Eye-tracking is one way of shining some light on the inner workings, but another might be to build more coherence into deep learning systems from the get-go. One way of doing this is revisiting an old, unfashionable strand of artificial intelligence known as symbolic AI or Good Old-Fashioned Artificial Intelligence (GOFAI), says Murray Shanahan, a professor of cognitive robotics at Imperial College London (and also the scientific advisor on Ex Machina). This is based on the hypothesis that what goes on in the mind can be reduced to basic logic, where the world is defined by a complex dictionary of symbols. By combining these symbols — which represent actions, events, objects, etc. — you can basically synthesize thinking. (If creating an AI this way sounds like a monstrous, unthinkable task, just imagine trying it on computers that still run on magnetic tape.)

Shanahan’s proposal is that we take the symbolic descriptions of GOFAI and combine them with deep learning. These would provide the systems with a starting point for understanding the world, rather than just feeding them data and waiting for them to notice patterns. This, he says, might not only solve the transparency problem of AI, but also the problem of transfer learning outlined by Hadsell. "It’s all very well to say that Breakout is similar to Pong because they’ve both got paddles and balls, but human level cognition makes these types of connections on a much more dramatic scale," says Shanahan. "Like the connection between the structure of the atom and the structure of the solar system."

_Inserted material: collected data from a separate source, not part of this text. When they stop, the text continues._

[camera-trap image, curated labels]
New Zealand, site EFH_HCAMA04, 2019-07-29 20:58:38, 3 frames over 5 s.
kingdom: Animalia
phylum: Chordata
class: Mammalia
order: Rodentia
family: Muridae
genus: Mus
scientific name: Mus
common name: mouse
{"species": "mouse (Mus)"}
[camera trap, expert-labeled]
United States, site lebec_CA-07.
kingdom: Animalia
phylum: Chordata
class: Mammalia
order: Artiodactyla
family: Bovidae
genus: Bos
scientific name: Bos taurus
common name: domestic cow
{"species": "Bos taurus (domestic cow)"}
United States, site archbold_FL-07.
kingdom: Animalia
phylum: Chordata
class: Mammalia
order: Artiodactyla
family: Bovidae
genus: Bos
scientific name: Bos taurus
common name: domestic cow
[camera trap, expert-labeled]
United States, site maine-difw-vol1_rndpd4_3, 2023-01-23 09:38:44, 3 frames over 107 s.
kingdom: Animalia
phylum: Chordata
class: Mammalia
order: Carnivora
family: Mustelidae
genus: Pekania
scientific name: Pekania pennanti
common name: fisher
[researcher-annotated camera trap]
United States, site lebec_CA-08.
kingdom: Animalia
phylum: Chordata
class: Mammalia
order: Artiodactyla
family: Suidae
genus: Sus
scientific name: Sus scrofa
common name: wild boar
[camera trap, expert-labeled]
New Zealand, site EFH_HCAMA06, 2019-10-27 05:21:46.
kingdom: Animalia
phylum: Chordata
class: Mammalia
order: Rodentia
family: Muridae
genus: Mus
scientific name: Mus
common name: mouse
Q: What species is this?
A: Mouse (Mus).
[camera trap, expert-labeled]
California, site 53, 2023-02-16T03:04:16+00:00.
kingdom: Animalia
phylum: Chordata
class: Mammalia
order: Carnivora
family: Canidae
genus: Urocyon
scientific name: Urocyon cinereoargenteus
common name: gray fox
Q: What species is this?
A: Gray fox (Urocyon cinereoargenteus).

Shanahan and his team at Imperial are working on the new method (which they call deep symbolic reinforcement learning) and have published some small experiments. It’s still in its infancy, and finding out whether it will scale up to larger systems and different types of data will be telling. However, there’s every chance it could develop into something more. After all, deep learning itself was an unloved department of AI until researchers began to plug in the cheap data and abundant processing power made available in recent years. Maybe it’s time for another blast from AI’s past to try its skills in a new environment.